[[ Page extract open ]]

However, what Toobin’s piece really shows is that hard questions don’t have easy answers. In his attempts to portray Roberts as a stealth hardliner, the overwhelming impression I got was of a justice with a clear and consistent set of principles, albeit ones I might not always agree with. And while Toobin is a good writer (and one of the saner talking heads that CNN trots out for political coverage), he demonstrates how easy it is to become trapped in one’s own political frame of reference.

The core of Toobin’s argument is that Roberts has overturned the past direction of the Supreme Court by focusing on limiting and eliminating affirmative action and other forms of racial discrimination. In ruling against a Seattle school district plan to sort schools by race to provide racial diversity at each school, Roberts wrote: “The way to stop discrimination on the basis of race is to stop discriminating on the basis of race.”

While I am sympathetic to the argument that certain races, have, on the whole, been discriminated against, I think Roberts is on to something when he argues that it is inconsistent to argue against the repulsive “separate but equal” arguments of the segregation era, yet embrace discrimination against entire groups of people because of their ancestry.

Or in other words, does past government discrimination against a group justify present government discriminiation for a group?

Perhaps I am biased here, because as a member of a “model minority” I have been discriminated against all my life, without any apparent government intervention on my behalf. And while nothing that I have experienced can possibly compare to the horrors of slavery and Jim Crow, my wife and I often reflect that just 50 years ago, nearly all of the states in the Union would have forbidden our interracial marriage.

To me, Roberts is trying to live up to his confirmation statement that judges are like umpires. He is trying to enforce a consistent set of rules for everyone. And that doesn’t include giving certain ballplayers four strikes, simply because of their ethnic identity.

But that doesn’t make Roberts a saint of some kind either. The question of how to make amends for past wrongs is a hard one, without easy answers. Just as it is unfair to take an eye for an eye approach and use racial discrimination to compensate for racial discrimination, it is also unfair to let a wrong go uncorrected.

Both sides of the debate are correct. We do have a moral obligation as a nation to make amends, but we also have a moral obligation to a level playing field.

As I said at the outset, there aren’t any easy answers. The best I can offer is the notion that we may need to seek non-governmental action to correct some of these issues. I have incredible faith in humanity, but little faith in efficient and effective government. Instead, why not fund NGOs that are chartered to help specific groups of people? Surely an institution that focuses on evidence-based methods of improving the performance of underprivileged African-American schoolchildren would have a greater impact than simply admitting deserving but less-qualified applicants to college, who then struggle to keep up with their classmates.

The problem with using the government to solve problems is that it’s essentially a dishonest way of spending other people’s money. At least private equity firms and corporate raiders have the decency to raise their money on the open market and pay desirable returns to their creditors; government interventionists use everyone’s purse to benefit the selected and influential few.

Hard questions don’t have easy answers. For the last word on this subject, I’ll turn to the eloquence President Barack Obama. This is somewhat ironic, since Toobin deliberately sets up Obama and Roberts as mirror images–charming intellectual powerhouses who represent two very different philosophies. Yet what encourages me is the possibility that these two passionate patriots might yet find common ground.

[[ Page extract closed ]]
[[ Data shown open ]]

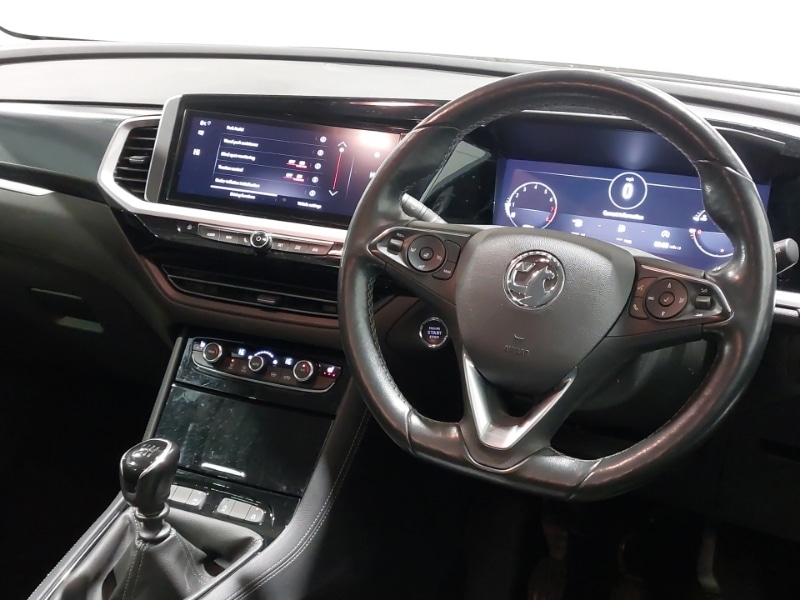Used Vauxhall Grandland 2022 for sale - 77201808: Photo 10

[[ Data shown closed ]]

▶ [List of tasks]
(1) In the essay on Justice Roberts, what did Roberts write when ruling against the Seattle school district plan?
(2) Revise the passage of the essay on Justice Roberts between "As I said at" and "with their classmates.", inclusive, so that "NGOs" becomes "charities".
(3) Continue the essay on Justice Roberts from the point where it stops.
The lines after the essay on Justice Roberts are separate material, unrelated to the essay.

▶ [Written responses]
(1) "The way to stop discrimination on the basis of race is to stop discriminating on the basis of race."

(2)
As I said at the outset, there aren’t any easy answers. The best I can offer is the notion that we may need to seek non-governmental action to correct some of these issues. I have incredible faith in humanity, but little faith in efficient and effective government. Instead, why not fund charities that are chartered to help specific groups of people? Surely an institution that focuses on evidence-based methods of improving the performance of underprivileged African-American schoolchildren would have a greater impact than simply admitting deserving but less-qualified applicants to college, who then struggle to keep up with their classmates.

(3)
“In this world of competing claims about what is right and what is true, have confidence in the values with which you’ve been raised and educated. Be unafraid to speak your mind when those values are at stake. Hold firm to your faith and allow it to guide you on your journey. Stand as a lighthouse.

But remember too that the ultimate irony of faith is that it necessarily admits doubt. It is the belief in things not seen. It is beyond our capacity as human beings to know with certainty what God has planned for us or what He asks of us, and those of us who believe must trust that His wisdom is greater than our own.

This doubt should not push us away from our faith. But it should humble us. It should temper our passions, and cause us to be wary of self-righteousness. It should compel us to remain open, and curious, and eager to continue the moral and spiritual debate that began for so many of you within the walls of Notre Dame. And within our vast democracy, this doubt should remind us to persuade through reason, through an appeal whenever we can to universal rather than parochial principles, and most of all through an abiding example of good works, charity, kindness, and service that moves hearts and minds.

For if there is one law that we can be most certain of, it is the law that binds people of all faiths and no faith together. It is no coincidence that it exists in Christianity and Judaism; in Islam and Hinduism; in Buddhism and humanism. It is, of course, the Golden Rule – the call to treat one another as we wish to be treated. The call to love. To serve. To do what we can to make a difference in the lives of those with whom we share the same brief moment on this Earth.”

3 thoughts on “Hard Questions Don’t Have Easy Answers: Thoughts On Chief Justice Roberts

  1. “It is, of course, the Golden Rule – the call to treat one another as we wish to be treated. The call to love. To serve. To do what we can to make a difference in the lives of those with whom we share the same brief moment on this Earth.”… and not God Bless America, God Damn America! God Damn America! It’s in the Bible!

  2. “The way to stop discrimination on the basis of race is to stop discriminating on the basis of race.”

    The statement has a breezy logic but is ultimately disingenuous. Justice Roberts would have more credibility if there was an equal drive, on the part of him and his ilk, to increase equality of opportunity.

    Conservatives criticize, undermine, and eliminate programs designed to help achieve equality of outcome. But without any effort to increase equality of opportunity, their campaign to eliminate equality of outcome is revealed as motivated by something less (some would say the opposite) than a high-minded fidelity for republican (small r), democratic (small d) ideals.

    To be clear, I’m no fan of affirmative action. But until our country gets serious about working towards equality of opportunity – specifically, as embodied in the structure of funding for primary and secondary schools, I think we should keep it.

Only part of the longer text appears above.